If these questions are too basic, please apologize. In this case, I would appreciate any pointers to relevant manuals where this is explained.

Thanks in advance!


Solution

  • Good question, but this is difficult. fm$model is a weird data frame, of a type that would be hard for a user to construct, but which R sometimes generates internally. Check out the first few lines of str(fm$model), which show you that it's a data frame whose third component is an object of class poly with dimensions (100,2) -- i.e. something like a matrix:

    ## 'data.frame':    100 obs. of  3 variables:
    ##  $ y          : num  -0.5952 -1.9561 1.8467 -0.2782 -0.0278 ...
    ##  $ x1         : num  0.423 -1.539 -0.694 0.254 -0.13 ...
    ##  $ poly(x2, 2): poly [1:100, 1:2] 0.0606 -0.0872 0.0799 -0.1068 -0.0395 ...
    

    If you're still working in the environment from which lm was called in the first place, and if lm was called using the data argument, you can use eval(getCall(fm)$data) to get the original data. If things are being passed in and out of functions, or if someone used lm on independent objects in the environment, you're probably out of luck. If you get in trouble you can try

    eval(getCall(fm)$data,environment(formula(fm))
    

    but things rapidly start getting harder.
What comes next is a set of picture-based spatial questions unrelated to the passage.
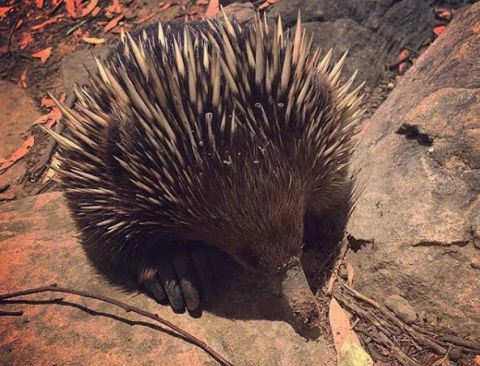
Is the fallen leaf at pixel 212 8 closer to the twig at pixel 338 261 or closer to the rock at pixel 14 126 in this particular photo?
the rock at pixel 14 126

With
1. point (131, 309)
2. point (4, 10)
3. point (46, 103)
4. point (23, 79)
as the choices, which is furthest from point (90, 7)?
point (131, 309)

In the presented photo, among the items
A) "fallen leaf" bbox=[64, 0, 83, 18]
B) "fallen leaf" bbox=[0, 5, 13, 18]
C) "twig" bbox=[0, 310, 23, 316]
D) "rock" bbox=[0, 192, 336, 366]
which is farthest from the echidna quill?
"fallen leaf" bbox=[0, 5, 13, 18]

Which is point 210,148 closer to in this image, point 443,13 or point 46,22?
point 443,13

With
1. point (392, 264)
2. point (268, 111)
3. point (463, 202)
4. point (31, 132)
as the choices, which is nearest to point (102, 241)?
point (268, 111)

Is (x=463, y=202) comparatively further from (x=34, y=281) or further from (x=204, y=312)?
(x=34, y=281)

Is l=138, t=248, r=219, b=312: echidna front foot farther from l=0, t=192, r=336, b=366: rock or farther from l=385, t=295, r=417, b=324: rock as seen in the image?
l=385, t=295, r=417, b=324: rock

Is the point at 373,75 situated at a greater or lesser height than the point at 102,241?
lesser
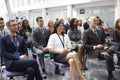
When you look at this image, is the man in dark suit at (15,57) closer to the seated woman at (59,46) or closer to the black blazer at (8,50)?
the black blazer at (8,50)

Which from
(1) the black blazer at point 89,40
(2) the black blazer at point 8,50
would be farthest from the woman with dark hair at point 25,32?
(2) the black blazer at point 8,50

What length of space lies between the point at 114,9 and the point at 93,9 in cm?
206

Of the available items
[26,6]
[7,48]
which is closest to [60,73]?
[7,48]

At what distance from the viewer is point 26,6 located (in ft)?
78.3

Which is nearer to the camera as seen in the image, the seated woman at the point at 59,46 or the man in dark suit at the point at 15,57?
the man in dark suit at the point at 15,57

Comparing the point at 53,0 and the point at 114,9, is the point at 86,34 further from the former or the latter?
the point at 53,0

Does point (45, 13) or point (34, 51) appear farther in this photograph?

    I don't fully understand the logic of storing the processed model frame rather than the raw data, but I think it has to do with the construction of the terms object for the linear model -- each element in the stored model frame corresponds to an element of the terms object. I don't really understand the distinction between factors -- which are post-processed by model.matrix into sets of columns of dummy variables -- and transformed data (e.g. log(x)) or special objects like polynomial or spline bases ...

    To the extent that this is explained anywhere in detail, it's probably in the "White Book" (Chambers, J. M., and T. J. Hastie, eds. 1991. Statistical Models in S 1st ed. Chapman and Hall/CRC), but even there I don't think there's a completely satisfying answer.